Three fishermen are ready to push their traditional jangada into the waves to go on a fishing expedition at sunrise. Another one has just left.
Three fishermen are ready to push their traditional jangada into the waves to go on a fishing expedition at sunrise. Another one has just left.

Guajiru

Populated places in Ceará
4 min read

Radiocarbon dates from the sand around Guajiru reach back to 3460 BCE. Before the wind turbines arrived in the 2010s, the crews clearing dune tops for foundations kept stumbling across the evidence: prehistoric weapons, fishing tools, layers of ash from fires that people had kindled on this stretch of Ceara coast more than five thousand years ago. The village today holds 958 people. Almost 700 of them identify as pardo, Brazil's category for mixed ancestry, and many of them still make their living from the same Atlantic that fed the first people to camp on these dunes.

A Name That Points to a Tree

Guajiru is a Tupi word. It refers to a coco plum, a low-growing coastal shrub with small purple fruit that thrives in sandy soil and tolerates salt wind. The plant grows in abundance around the village, which is why the indigenous peoples who named the place chose that specific word. It is one of thousands of Tupi place-names that survive in Brazilian Portuguese, a reminder that the language map of the country was written in multiple hands before the current one became dominant. The Tremembe, the indigenous group whose territory historically stretched along the coastline between the Trairi and Mundau river estuaries, knew this part of the coast intimately, and they called the beach Flecheirinha, little arrow place, a diminutive of the nearby beach that still carries the longer form.

Retreat to the Dunes

When the Dutch pushed along the Ceara coast during their 17th-century incursions, the Tremembe made a decision that shaped generations: they moved inland. They withdrew from the beaches themselves and established settlements back in the dunes, Curimas among them, a few kilometers from Guajiru. They kept coming back to the coast to fish, using the old beach as work rather than residence. The village of Guajiru as it exists today was permanently resettled only toward the end of the 19th century and the beginning of the 20th. Until that resettlement, the coast was a place you went to for the day; the dunes were where you slept. Modern Guajiru residents still carry family ties to Curimas. Many of them own land in the strip between the two places, and the first road connecting the two was only built in 2021.

Jangadas at Dawn

Fishing is the economy of Guajiru. In 2009, 40 percent of the population depended directly on fishing for income, and 90 percent depended on it indirectly. The craft used is the jangada, a traditional wooden sailing raft that has defined the northeastern Brazilian coast for centuries: a small platform lashed over a few logs, a triangular sail, a crew of two or three.
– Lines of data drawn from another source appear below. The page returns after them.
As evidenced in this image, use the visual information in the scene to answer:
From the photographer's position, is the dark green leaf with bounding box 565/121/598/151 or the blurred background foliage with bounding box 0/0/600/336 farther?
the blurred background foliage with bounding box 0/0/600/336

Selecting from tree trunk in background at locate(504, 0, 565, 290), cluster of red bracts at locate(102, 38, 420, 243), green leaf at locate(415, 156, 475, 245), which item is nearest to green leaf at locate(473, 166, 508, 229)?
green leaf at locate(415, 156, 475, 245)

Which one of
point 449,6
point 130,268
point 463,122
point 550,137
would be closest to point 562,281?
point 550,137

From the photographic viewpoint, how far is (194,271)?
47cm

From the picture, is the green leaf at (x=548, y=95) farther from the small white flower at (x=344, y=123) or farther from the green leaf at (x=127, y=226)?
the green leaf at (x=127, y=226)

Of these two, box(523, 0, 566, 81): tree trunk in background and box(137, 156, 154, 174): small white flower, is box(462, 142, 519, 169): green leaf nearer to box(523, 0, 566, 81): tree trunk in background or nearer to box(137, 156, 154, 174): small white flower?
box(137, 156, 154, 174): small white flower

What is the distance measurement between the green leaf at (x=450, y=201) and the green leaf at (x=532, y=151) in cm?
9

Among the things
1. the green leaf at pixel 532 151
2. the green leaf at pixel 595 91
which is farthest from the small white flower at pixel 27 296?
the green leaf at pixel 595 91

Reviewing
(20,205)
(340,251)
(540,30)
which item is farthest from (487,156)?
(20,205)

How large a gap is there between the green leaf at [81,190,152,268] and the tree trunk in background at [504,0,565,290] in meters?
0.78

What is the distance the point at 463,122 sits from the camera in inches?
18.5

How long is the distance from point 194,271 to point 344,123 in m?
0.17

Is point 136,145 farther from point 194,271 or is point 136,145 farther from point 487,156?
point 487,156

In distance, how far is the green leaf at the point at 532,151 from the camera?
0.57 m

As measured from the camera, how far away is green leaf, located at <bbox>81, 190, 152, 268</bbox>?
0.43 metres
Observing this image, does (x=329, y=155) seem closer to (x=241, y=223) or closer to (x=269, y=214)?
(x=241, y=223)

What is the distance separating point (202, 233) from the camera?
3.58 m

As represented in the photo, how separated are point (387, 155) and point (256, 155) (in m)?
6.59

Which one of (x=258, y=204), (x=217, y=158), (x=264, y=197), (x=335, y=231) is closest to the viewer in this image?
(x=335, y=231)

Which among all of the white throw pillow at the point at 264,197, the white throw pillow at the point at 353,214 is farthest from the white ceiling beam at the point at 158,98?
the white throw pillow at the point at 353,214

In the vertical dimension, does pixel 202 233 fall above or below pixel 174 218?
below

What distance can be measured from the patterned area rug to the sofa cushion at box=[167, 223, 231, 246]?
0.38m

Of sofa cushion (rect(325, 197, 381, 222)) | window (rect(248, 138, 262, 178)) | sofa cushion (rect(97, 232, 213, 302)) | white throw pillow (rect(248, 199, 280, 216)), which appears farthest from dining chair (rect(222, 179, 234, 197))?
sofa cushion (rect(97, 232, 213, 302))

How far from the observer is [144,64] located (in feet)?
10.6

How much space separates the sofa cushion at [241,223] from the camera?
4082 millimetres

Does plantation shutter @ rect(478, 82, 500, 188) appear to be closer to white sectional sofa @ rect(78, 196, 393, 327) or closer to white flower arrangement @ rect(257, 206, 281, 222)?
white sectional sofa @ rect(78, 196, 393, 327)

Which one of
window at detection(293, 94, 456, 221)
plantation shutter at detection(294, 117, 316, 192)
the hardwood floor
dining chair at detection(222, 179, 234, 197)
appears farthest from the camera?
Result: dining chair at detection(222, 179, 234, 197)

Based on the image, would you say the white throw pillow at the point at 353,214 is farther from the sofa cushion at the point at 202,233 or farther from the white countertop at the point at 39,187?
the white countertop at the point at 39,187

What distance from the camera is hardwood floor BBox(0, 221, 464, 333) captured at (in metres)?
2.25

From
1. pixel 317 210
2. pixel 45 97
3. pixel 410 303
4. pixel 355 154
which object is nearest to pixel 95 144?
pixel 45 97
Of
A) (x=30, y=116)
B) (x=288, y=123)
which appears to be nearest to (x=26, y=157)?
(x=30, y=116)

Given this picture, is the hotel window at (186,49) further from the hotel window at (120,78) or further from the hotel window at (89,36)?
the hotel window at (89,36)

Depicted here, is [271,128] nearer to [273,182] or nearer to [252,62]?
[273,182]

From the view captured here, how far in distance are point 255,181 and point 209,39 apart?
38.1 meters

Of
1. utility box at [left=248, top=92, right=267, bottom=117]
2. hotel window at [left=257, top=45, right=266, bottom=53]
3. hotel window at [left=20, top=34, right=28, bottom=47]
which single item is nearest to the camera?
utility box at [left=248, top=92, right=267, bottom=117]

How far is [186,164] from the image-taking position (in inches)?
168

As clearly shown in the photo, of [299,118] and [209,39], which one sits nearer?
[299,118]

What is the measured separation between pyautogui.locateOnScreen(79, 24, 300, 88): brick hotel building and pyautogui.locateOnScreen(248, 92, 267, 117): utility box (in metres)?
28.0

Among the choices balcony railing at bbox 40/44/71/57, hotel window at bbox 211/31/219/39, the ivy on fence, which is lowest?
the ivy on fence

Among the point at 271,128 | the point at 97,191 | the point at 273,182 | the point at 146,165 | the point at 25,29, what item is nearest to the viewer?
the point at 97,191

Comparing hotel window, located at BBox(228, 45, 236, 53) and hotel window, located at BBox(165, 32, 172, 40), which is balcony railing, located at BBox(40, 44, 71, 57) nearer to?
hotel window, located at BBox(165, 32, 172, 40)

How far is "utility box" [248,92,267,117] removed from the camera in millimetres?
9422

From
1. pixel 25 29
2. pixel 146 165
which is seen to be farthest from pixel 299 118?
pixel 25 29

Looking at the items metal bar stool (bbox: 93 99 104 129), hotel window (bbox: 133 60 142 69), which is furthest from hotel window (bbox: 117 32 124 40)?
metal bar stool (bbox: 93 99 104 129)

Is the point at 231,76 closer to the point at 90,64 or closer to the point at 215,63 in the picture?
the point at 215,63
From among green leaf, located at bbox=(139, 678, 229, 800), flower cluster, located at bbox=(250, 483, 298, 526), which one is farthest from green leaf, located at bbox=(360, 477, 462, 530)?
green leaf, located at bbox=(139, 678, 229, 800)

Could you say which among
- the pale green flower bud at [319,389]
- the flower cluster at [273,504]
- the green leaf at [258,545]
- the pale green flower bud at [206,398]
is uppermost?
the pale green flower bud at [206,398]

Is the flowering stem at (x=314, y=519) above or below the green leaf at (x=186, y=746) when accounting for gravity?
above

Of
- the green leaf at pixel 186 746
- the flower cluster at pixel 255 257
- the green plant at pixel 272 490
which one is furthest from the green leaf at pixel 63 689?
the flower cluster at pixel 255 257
Jangadas leave before sunrise and come back loaded with whatever the night produced. Visitors staying nearby sometimes wake early just to watch a raft lean against the horizon and slide back toward shore on a breeze that has not yet strengthened. Every August, the village celebrates Our Lady of Navigators, the patron saint of fishermen, with a nine-day novena built around a chapel the community constructed itself in 1975.

The Chapel They Built Together

The chapel of Our Lady of Navigators is a small building, but it is a local institution. When Father Tomas and a neighbor called Zezeca proposed its construction in 1975, everyone in the community helped gather materials and raise the walls. It was refurbished dramatically between 2018 and 2021. Most Guajiru residents remain Catholic, but evangelical Christianity is growing here as it is across rural Brazil, a slow demographic shift that is reshaping weekend worship patterns in villages that were once unanimously Catholic. The chapel still anchors the August festival. Fishermen place models of their jangadas at the altar, a gesture that asks the patron saint to protect a way of making a living that has not changed fundamentally in a long time.

Winds, Tourists, and the Future of Small Places

Guajiru has something that the kitesurfing economy values highly: the same easterly trade winds that drive the turbines now drive the kites. Strong, stable, and reliable almost year-round, they make the beach an ideal training ground. Small pousadas and schools have arrived. Electricity reached the village only in the 1980s, and the first real road linking it to the outside world came in the 1990s. The changes that transformed Jericoacoara further along the coast are starting here more gently, and so far Guajiru has retained the scale that makes it feel like a village rather than a resort. The test for small coastal places is always whether the benefits of visitation reach the people whose ancestors fished these waters, or whether new arrivals simply replace them. In Guajiru, that question is still being answered.

From the Air

Guajiru sits at 3.24 degrees south, 39.24 degrees west on the coast of Ceara, Brazil, about 130 kilometers west of Fortaleza in the municipality of Trairi. Elevation is essentially sea level, with the surrounding dune fields rising to 30-50 meters. Best viewing altitude is 2,000-4,000 feet above ground for the village, the wind-turbine farm inland, and the jangada fleet on the beach. The nearest major airport is Pinto Martins International (SBFZ / FOR) at Fortaleza, roughly 80 nautical miles east. Constant easterly trade winds year-round with strongest conditions from July through December.